• _MATERIAL FOR THIS EXERCISE_

★ ★ ★ ★ ★ ★ ★

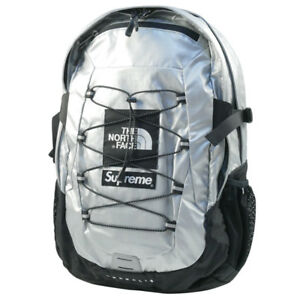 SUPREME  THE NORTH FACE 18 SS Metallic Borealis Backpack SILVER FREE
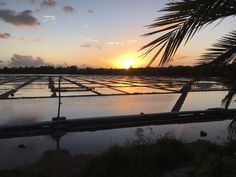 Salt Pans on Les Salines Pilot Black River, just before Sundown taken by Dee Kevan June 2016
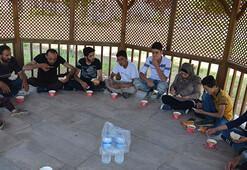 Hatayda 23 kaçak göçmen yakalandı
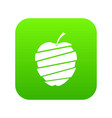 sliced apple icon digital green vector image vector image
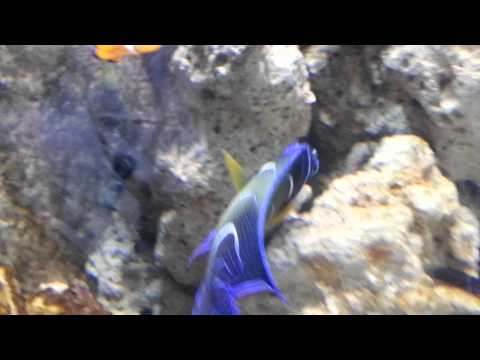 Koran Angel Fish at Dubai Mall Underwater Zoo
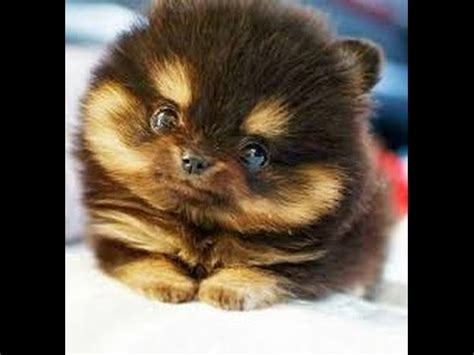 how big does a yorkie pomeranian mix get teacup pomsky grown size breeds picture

★ ★ ★ ★ ★ ★ ★

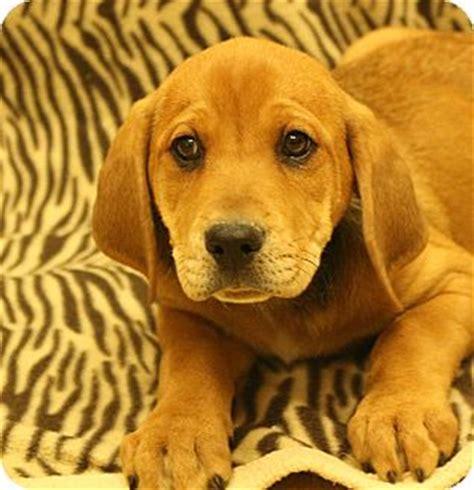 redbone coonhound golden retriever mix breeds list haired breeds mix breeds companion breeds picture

★ ★ ★ ★ ★ ★ ★

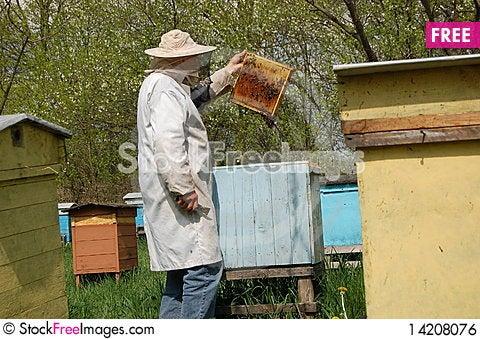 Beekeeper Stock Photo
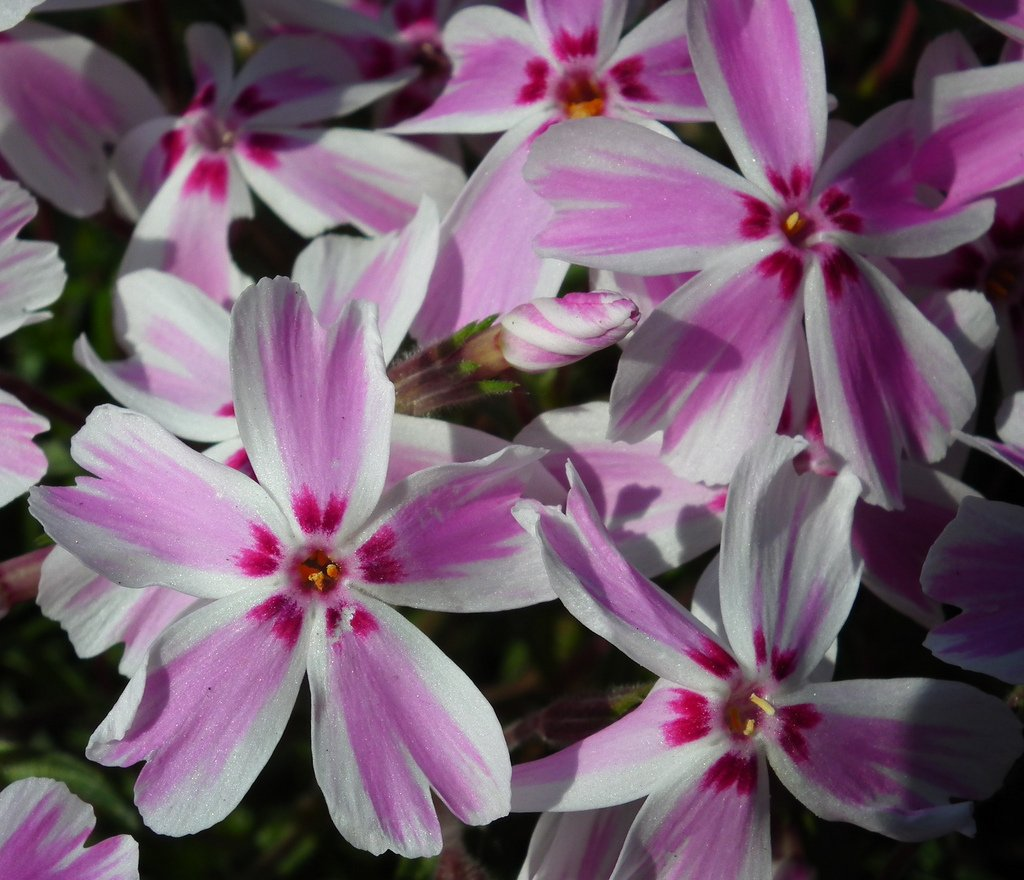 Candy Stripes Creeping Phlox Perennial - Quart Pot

★ ★ ★ ★ ★ ★ ★

For this exercise, please set down exactly the lines of the listing above from the line with "Backpack SILVER FREE" up to and including the line with "how big does", and no pictures.

• _REPLY_
 SUPREME  THE NORTH FACE 18 SS Metallic Borealis Backpack SILVER FREE
 Salt Pans on Les Salines Pilot Black River, just before Sundown taken by Dee Kevan June 2016
 Hatayda 23 kaçak göçmen yakalandı
 sliced apple icon digital green vector image vector image
 Koran Angel Fish at Dubai Mall Underwater Zoo
 how big does a yorkie pomeranian mix get teacup pomsky grown size breeds picture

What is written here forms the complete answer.